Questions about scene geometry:
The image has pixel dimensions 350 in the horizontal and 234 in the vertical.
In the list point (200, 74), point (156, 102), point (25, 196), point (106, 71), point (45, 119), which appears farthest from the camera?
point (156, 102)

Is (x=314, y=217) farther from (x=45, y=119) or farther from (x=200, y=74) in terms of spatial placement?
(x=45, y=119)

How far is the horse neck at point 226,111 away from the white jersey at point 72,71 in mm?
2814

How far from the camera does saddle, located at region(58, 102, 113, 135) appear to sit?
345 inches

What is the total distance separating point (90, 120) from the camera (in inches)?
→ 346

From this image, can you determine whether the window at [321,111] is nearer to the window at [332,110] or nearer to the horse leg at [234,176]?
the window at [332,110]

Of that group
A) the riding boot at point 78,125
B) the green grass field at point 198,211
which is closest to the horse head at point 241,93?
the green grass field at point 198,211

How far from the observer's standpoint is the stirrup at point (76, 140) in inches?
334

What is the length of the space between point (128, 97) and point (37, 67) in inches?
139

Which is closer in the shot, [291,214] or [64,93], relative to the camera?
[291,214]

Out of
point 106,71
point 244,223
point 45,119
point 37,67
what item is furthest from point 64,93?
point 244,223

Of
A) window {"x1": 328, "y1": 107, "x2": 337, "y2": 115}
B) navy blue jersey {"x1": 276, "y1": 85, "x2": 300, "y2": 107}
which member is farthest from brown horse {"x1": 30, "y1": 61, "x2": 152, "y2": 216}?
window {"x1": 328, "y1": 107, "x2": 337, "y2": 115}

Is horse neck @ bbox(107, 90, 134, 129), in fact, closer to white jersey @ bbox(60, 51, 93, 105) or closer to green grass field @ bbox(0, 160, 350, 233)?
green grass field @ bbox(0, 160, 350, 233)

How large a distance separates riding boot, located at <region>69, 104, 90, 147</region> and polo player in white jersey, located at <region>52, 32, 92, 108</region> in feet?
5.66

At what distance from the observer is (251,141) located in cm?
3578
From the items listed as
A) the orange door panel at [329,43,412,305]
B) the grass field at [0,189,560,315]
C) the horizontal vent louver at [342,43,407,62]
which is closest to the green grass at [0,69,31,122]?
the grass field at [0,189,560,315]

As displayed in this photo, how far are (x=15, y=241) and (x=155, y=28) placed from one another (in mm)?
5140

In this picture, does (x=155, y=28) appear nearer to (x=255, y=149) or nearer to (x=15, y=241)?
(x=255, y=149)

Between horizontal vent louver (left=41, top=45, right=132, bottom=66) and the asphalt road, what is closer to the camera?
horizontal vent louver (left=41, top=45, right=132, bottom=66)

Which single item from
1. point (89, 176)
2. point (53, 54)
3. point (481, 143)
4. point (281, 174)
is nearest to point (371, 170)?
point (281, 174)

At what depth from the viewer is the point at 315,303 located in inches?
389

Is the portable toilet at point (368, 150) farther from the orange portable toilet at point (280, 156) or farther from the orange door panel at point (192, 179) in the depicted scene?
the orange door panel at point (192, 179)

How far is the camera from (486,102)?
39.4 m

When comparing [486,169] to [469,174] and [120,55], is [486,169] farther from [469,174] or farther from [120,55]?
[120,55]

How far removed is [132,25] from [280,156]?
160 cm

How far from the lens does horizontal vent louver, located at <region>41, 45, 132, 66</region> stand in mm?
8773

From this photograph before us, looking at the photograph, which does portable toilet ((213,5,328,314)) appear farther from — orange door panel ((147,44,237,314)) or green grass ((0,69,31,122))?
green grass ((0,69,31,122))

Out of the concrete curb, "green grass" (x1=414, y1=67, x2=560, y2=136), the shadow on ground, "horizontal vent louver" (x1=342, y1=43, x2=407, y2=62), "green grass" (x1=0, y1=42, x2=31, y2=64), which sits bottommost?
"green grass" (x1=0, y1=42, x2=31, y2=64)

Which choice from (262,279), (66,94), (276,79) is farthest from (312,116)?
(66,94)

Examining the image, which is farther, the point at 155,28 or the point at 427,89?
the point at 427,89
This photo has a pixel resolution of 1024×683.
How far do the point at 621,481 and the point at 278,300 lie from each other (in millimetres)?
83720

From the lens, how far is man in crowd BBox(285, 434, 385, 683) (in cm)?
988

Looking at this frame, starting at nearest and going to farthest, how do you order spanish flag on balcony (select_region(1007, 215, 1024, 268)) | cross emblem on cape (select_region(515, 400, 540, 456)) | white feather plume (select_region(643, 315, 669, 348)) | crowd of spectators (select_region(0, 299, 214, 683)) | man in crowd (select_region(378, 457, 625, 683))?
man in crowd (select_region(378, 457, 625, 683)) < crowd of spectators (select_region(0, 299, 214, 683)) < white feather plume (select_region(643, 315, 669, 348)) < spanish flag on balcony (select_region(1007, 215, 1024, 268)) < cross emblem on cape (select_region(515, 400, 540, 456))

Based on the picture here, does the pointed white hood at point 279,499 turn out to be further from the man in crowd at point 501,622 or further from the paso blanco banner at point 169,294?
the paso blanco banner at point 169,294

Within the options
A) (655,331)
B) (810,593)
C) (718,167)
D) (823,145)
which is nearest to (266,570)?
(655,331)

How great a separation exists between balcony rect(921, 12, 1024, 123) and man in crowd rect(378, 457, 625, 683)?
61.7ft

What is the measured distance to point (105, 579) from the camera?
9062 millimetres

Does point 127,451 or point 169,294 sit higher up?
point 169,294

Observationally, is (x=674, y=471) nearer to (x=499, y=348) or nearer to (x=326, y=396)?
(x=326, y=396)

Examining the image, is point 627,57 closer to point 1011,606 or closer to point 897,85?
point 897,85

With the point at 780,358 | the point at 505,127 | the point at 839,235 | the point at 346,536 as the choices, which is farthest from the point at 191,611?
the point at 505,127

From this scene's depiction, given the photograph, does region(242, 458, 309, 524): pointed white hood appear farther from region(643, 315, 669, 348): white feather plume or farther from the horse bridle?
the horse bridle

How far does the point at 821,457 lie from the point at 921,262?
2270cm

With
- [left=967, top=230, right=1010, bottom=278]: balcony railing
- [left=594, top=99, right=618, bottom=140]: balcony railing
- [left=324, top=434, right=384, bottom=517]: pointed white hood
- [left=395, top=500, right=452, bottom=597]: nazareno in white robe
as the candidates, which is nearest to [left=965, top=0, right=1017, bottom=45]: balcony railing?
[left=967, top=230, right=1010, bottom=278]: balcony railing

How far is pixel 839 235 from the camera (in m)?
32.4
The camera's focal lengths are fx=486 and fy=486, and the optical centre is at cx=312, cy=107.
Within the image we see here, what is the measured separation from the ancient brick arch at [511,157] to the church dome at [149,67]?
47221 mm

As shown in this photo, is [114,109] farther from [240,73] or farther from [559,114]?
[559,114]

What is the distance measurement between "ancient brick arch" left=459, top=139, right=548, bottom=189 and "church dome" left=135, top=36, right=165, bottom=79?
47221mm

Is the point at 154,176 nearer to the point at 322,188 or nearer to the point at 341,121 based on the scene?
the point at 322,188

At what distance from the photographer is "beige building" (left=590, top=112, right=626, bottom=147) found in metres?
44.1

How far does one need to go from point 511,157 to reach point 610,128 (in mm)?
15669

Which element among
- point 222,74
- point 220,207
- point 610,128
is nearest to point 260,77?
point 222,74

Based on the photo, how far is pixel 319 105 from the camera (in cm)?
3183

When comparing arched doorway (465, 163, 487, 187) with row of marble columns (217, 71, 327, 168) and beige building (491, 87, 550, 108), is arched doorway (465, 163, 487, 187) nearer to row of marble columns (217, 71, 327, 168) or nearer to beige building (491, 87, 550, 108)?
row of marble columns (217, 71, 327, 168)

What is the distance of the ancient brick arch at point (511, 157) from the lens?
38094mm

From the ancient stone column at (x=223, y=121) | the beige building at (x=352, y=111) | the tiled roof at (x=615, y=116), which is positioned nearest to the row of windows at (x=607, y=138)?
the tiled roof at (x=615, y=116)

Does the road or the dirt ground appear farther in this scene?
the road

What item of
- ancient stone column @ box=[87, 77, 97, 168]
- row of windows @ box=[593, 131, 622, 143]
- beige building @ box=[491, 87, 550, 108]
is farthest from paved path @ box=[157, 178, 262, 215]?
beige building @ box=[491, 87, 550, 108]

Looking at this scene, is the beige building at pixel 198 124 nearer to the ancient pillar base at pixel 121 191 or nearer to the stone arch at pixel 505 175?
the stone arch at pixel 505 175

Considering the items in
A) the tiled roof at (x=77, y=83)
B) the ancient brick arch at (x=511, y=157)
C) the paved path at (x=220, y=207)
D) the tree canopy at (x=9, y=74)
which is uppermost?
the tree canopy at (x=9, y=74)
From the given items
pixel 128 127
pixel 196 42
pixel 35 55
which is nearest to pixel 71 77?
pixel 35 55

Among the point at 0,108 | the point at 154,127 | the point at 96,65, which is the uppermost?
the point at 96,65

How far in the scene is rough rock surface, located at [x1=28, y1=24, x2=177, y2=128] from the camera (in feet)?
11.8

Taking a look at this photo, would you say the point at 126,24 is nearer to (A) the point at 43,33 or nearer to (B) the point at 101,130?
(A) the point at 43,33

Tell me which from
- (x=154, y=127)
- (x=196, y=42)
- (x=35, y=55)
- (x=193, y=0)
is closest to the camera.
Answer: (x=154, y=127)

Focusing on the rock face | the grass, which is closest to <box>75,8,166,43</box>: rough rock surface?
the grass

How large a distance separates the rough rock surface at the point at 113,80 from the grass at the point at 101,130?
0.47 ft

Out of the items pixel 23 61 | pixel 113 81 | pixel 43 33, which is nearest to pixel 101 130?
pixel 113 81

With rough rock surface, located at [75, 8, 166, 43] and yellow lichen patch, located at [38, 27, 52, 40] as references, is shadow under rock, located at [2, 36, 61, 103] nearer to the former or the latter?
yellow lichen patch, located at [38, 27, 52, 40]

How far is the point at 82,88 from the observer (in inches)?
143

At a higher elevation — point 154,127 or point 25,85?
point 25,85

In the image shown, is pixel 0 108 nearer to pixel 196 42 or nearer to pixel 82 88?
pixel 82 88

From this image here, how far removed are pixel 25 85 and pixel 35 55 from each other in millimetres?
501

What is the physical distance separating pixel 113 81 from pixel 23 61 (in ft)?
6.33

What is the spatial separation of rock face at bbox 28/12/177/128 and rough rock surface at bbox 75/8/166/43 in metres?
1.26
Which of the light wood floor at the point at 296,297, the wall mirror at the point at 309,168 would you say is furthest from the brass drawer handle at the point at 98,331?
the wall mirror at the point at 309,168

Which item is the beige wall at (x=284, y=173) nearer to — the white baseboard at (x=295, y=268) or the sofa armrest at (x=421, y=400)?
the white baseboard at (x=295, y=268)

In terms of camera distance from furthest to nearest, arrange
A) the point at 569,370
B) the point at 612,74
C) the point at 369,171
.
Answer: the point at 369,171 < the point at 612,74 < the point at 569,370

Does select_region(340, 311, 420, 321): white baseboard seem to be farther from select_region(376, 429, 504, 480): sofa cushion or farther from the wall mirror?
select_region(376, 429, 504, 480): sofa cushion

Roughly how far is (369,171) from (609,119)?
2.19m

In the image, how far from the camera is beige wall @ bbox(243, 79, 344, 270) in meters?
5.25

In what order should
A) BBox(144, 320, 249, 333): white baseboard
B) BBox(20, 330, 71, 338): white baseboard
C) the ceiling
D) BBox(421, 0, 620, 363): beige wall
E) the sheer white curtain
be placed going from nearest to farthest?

Prompt
Print everything from the line containing "Looking at this frame, starting" down to the line containing "man in crowd (select_region(378, 457, 625, 683)) <", without any changes.

Output
Looking at this frame, starting at nearest and going to farthest, how do you order spanish flag on balcony (select_region(1007, 215, 1024, 268)) | cross emblem on cape (select_region(515, 400, 540, 456)) | white feather plume (select_region(643, 315, 669, 348)) | crowd of spectators (select_region(0, 299, 214, 683)) | man in crowd (select_region(378, 457, 625, 683))?
man in crowd (select_region(378, 457, 625, 683)) < crowd of spectators (select_region(0, 299, 214, 683)) < white feather plume (select_region(643, 315, 669, 348)) < spanish flag on balcony (select_region(1007, 215, 1024, 268)) < cross emblem on cape (select_region(515, 400, 540, 456))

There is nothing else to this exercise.